* **Objectives**
(1) According to the assignment page below, when is the assignment due?
(2) Using the assignment page below, explain why it is worth reviewing A7P1 before starting A8P1.
(3) From the assignment page below, reproduce the passage that begins at the words "Add support for pointer variables" and ends after the words "in their bodies.".

* **Source document**
Assignments for CS241
Due Monday, April 6th, 5:00 PM
In Assignment 8, you will finish writing a code generator for WLP4, completing the process of translating WLP4 source code to ARM64 assembly. In Assignment 7, you implemented the basic features of WLP4 and in Assignment 8 you will build on these features and add support for pointers, other procedures, and dynamic memory allocation.
The sections on Filenames, Input, Output, and Testing, Dependencies and Efficiency Warnings in Assignment 7 also apply to this assignment. In particular, carefully consider the dependences between the two assignments, e.g. A8P1 depends on A7P1 and will build on that question, so it is worth your time to review A7P1 before starting A8P1. The same applies to P2 through to P5.
In addition to the rules required by A7P1, add support for the following additional rules:
procedures → procedure procedures procedure → LONG ID LPAREN params RPAREN LBRACE dcls statements RETURN expr SEMI RBRACE params → params → paramlist paramlist → dcl paramlist → dcl COMMA paramlist factor → ID LPAREN RPAREN factor → ID LPAREN arglist RPAREN arglist → expr arglist → expr COMMA arglist
In other words, you must support non-wain procedures. Note that
under this restricted set of grammar rules, procedures
(including wain) can only return a numeric constant, return one of their
parameters, or return the result of calling another procedure.
You do not need to support pointers (long* variables) in this problem.
long p() { return 241; }
long wain(long a, long b) { return p(); }
When run with cs241.arm64emu, the return value in x0
should be 241.
On future Assignment 8 problems, you can always earn at least 1 mark even if you have not solved Problem 1. That is, there will always be 1 mark for tests that do not involve non-wain procedures.
Add support for pointer variables (long*) and
unary pointer operations (dereference and address-of). This means that in addition to the rules required by A7P2 and A8P1,
you must support the following additional rules:
type → LONG STAR dcls → dcls dcl BECOMES NULL SEMI factor → NULL factor → AMP lvalue factor → STAR factor lvalue → STAR factor
If NULL is dereferenced, the expected behaviour is that the WLP4 program crashes, as opposed to carrying on without issue. There will be a test that checks for this behaviour.
Additionally, because of the rules introduced in A7P2, all procedures must now support declarations and assignment statements in their bodies.
long wain(long* a, long b) {
*a = b;
return *a;
}
When run with cs241.arm64emu
and the input array [241,241,241], the return value in x0
should be 3 (the size of the array, which is the second
parameter of wain).
Only 1 mark on this problem is associated with test cases that contain non-wain procedures. In other words, even if you did not complete A8P1, you can earn up to 3 marks on this problem.
Add support for pointer arithmetic. This does not involve supporting any new grammar rules other than the ones required by A7P3, but you will have to consider pointers when generating code for addition and subtraction.
long wain(long* a, long b) {
return *(a+2);
}
When run with cs241.arm64emu
and the input array [0,1,2,3,4],
the return value in x0
should be 2.

* **Records shown**
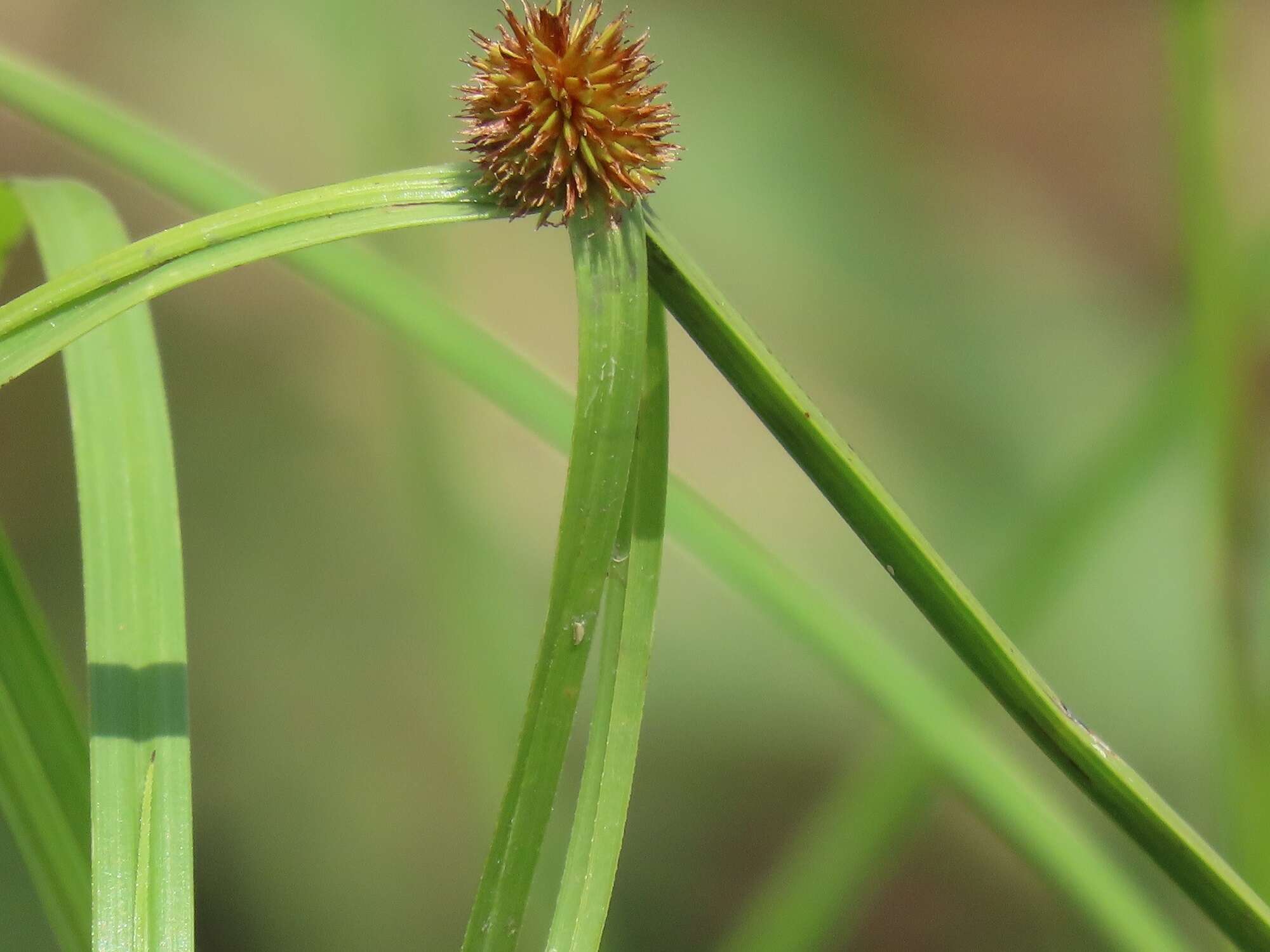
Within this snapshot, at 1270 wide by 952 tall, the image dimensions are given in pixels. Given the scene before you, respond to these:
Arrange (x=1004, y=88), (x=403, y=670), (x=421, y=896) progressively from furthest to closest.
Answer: (x=1004, y=88) < (x=403, y=670) < (x=421, y=896)

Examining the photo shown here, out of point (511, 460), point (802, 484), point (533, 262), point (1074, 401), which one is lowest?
point (1074, 401)

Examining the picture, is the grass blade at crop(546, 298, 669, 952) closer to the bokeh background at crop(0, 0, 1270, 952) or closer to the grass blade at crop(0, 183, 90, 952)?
the grass blade at crop(0, 183, 90, 952)

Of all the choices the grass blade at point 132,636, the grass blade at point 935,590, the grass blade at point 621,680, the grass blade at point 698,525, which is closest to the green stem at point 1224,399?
the grass blade at point 698,525

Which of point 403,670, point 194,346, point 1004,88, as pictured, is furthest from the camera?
point 1004,88

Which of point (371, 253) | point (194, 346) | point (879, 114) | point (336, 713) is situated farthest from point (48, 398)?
point (879, 114)

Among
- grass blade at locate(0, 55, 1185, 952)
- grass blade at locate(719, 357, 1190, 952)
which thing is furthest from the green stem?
grass blade at locate(0, 55, 1185, 952)

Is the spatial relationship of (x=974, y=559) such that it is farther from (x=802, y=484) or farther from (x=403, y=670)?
(x=403, y=670)
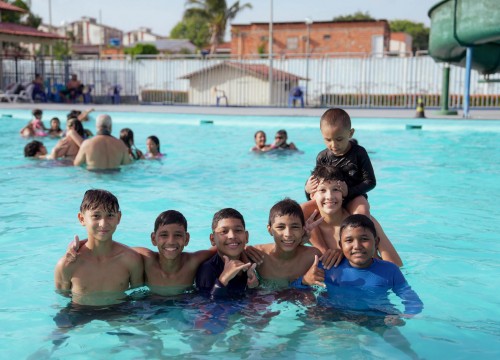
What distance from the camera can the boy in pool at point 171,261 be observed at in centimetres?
384

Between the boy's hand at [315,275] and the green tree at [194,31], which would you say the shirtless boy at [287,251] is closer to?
the boy's hand at [315,275]

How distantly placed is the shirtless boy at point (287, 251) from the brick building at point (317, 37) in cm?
4316

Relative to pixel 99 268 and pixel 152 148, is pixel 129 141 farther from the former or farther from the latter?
pixel 99 268

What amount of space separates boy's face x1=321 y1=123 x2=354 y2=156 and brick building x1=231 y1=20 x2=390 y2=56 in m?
42.5

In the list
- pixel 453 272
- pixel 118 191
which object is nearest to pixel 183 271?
pixel 453 272

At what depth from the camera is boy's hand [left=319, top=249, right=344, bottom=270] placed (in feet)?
13.1

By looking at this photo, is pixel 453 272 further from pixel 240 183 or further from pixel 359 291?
pixel 240 183

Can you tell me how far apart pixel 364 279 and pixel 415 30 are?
90788mm

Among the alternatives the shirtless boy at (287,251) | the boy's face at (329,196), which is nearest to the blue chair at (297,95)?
the boy's face at (329,196)

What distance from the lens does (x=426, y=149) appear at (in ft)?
42.7

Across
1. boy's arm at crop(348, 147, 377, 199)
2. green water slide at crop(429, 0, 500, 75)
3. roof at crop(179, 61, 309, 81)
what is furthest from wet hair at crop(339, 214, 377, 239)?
roof at crop(179, 61, 309, 81)

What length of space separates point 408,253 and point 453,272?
1.94ft

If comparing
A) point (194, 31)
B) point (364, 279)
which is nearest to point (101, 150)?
point (364, 279)

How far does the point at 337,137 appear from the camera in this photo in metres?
4.57
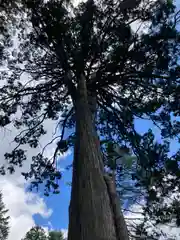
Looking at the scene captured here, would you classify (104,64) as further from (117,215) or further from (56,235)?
(56,235)

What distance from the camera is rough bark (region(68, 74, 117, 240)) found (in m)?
2.25

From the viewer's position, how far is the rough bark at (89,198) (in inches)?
88.6

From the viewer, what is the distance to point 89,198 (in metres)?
2.62

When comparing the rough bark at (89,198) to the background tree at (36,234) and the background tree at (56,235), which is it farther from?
the background tree at (36,234)

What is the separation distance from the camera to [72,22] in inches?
274

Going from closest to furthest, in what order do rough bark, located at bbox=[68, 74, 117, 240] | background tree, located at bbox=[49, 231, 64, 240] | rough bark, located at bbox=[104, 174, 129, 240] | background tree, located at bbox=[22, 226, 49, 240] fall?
1. rough bark, located at bbox=[68, 74, 117, 240]
2. rough bark, located at bbox=[104, 174, 129, 240]
3. background tree, located at bbox=[49, 231, 64, 240]
4. background tree, located at bbox=[22, 226, 49, 240]

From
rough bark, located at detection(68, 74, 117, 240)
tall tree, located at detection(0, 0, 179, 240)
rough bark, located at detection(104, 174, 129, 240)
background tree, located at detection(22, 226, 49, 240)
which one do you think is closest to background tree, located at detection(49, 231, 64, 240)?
background tree, located at detection(22, 226, 49, 240)

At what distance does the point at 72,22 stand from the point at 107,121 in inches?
125

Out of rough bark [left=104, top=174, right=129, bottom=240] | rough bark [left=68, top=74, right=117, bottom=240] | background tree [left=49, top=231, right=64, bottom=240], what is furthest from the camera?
background tree [left=49, top=231, right=64, bottom=240]

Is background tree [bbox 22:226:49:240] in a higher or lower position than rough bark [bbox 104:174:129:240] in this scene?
higher

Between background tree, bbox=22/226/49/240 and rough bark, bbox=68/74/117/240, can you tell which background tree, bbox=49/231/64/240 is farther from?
rough bark, bbox=68/74/117/240

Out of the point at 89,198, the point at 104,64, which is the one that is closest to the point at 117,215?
the point at 89,198

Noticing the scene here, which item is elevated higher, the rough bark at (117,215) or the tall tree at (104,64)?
the tall tree at (104,64)

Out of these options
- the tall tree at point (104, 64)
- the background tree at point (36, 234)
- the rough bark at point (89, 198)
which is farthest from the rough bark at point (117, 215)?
the background tree at point (36, 234)
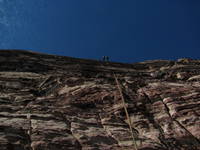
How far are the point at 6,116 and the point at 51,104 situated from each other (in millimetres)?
3116

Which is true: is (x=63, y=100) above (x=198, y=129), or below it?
above

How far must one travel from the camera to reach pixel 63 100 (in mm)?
17406

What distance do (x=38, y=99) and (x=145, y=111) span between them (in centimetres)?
620

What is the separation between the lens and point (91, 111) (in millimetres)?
16500

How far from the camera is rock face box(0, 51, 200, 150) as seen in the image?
1265cm

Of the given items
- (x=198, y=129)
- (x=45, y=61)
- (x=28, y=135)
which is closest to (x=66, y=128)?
(x=28, y=135)

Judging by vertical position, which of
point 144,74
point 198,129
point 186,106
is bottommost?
point 198,129

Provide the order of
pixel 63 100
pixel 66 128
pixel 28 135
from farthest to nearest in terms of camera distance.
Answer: pixel 63 100
pixel 66 128
pixel 28 135

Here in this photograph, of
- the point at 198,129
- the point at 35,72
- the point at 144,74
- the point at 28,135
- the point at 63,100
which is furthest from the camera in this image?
the point at 144,74

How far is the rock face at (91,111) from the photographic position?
41.5 ft

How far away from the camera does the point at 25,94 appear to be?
18141mm

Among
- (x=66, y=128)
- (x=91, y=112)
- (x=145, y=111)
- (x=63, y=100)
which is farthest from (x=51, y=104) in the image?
(x=145, y=111)

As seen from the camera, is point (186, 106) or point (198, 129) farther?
point (186, 106)

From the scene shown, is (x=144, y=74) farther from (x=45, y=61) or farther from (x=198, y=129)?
(x=198, y=129)
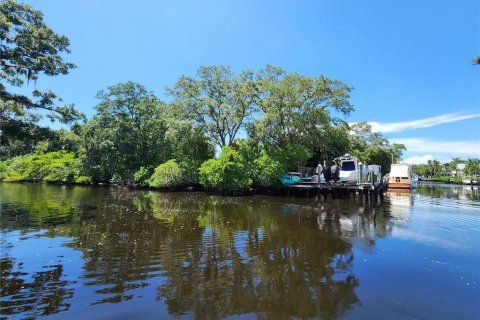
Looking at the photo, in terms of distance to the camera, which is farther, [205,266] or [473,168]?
[473,168]

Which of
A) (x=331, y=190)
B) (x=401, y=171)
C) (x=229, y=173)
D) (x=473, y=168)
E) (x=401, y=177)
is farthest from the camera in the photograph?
(x=473, y=168)

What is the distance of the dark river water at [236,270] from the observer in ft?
17.6

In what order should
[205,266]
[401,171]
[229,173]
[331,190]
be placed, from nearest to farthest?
[205,266] < [331,190] < [229,173] < [401,171]

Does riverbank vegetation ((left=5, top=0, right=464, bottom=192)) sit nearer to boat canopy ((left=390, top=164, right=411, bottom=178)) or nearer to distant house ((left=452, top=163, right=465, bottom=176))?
boat canopy ((left=390, top=164, right=411, bottom=178))

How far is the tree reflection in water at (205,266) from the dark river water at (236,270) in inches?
1.3

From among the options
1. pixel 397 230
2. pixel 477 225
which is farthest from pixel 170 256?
pixel 477 225

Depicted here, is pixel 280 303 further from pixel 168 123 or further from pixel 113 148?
pixel 113 148

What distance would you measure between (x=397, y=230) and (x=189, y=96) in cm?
2401

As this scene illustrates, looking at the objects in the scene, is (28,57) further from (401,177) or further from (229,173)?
(401,177)

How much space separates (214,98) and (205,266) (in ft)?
83.1

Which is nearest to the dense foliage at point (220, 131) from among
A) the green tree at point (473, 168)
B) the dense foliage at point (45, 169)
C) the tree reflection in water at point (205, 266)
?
the dense foliage at point (45, 169)

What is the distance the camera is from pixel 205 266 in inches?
296

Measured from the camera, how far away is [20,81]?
16.8 meters

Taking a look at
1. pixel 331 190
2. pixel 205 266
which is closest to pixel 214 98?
pixel 331 190
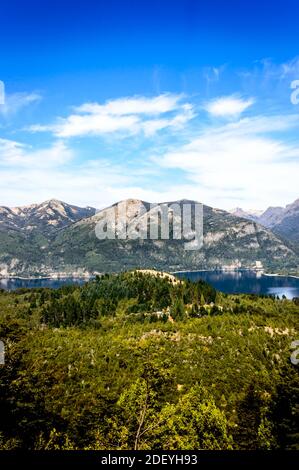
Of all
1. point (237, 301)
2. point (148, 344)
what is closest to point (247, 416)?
point (148, 344)

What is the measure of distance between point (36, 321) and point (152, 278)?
205ft

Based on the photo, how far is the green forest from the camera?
31.2 metres

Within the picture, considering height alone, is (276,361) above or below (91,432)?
below

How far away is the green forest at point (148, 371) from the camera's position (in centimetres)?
3125

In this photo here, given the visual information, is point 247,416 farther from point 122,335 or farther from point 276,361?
point 122,335

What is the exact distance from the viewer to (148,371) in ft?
94.8

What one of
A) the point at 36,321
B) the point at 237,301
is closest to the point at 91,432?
the point at 36,321

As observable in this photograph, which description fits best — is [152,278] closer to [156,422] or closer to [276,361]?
[276,361]

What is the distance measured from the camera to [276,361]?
92.4 meters

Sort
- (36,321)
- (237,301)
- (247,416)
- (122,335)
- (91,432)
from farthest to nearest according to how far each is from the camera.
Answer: (237,301) < (36,321) < (122,335) < (247,416) < (91,432)
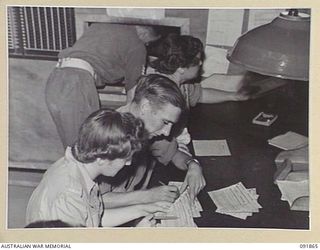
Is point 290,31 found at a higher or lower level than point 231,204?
higher

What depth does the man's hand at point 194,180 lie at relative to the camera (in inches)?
34.2

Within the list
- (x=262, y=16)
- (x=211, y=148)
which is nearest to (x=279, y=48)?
(x=262, y=16)

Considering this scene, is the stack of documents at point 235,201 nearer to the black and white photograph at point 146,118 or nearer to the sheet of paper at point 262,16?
the black and white photograph at point 146,118

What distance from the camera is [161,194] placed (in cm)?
88

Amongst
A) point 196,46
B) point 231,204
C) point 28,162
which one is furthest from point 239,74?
point 28,162

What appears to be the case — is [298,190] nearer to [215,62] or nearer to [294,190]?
[294,190]

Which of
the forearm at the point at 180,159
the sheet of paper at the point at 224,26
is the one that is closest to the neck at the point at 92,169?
the forearm at the point at 180,159

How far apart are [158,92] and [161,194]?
0.13 meters

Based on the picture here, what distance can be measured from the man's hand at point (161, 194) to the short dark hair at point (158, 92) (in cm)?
10

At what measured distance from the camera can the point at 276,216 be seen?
0.87 meters

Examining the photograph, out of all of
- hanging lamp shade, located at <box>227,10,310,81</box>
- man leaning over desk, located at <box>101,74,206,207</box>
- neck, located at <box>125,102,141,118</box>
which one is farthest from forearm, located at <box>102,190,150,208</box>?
hanging lamp shade, located at <box>227,10,310,81</box>

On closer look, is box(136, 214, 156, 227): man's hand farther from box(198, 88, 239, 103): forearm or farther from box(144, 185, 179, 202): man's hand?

* **Expected outputs**
(1) Monday, April 6th, at 5:00 PM.

(2) A8P1 depends on A7P1 and builds on that question, so reviewing A7P1 first is worth the time.

(3)
Add support for pointer variables (long*) and
unary pointer operations (dereference and address-of). This means that in addition to the rules required by A7P2 and A8P1,
you must support the following additional rules:
type → LONG STAR dcls → dcls dcl BECOMES NULL SEMI factor → NULL factor → AMP lvalue factor → STAR factor lvalue → STAR factor
If NULL is dereferenced, the expected behaviour is that the WLP4 program crashes, as opposed to carrying on without issue. There will be a test that checks for this behaviour.
Additionally, because of the rules introduced in A7P2, all procedures must now support declarations and assignment statements in their bodies.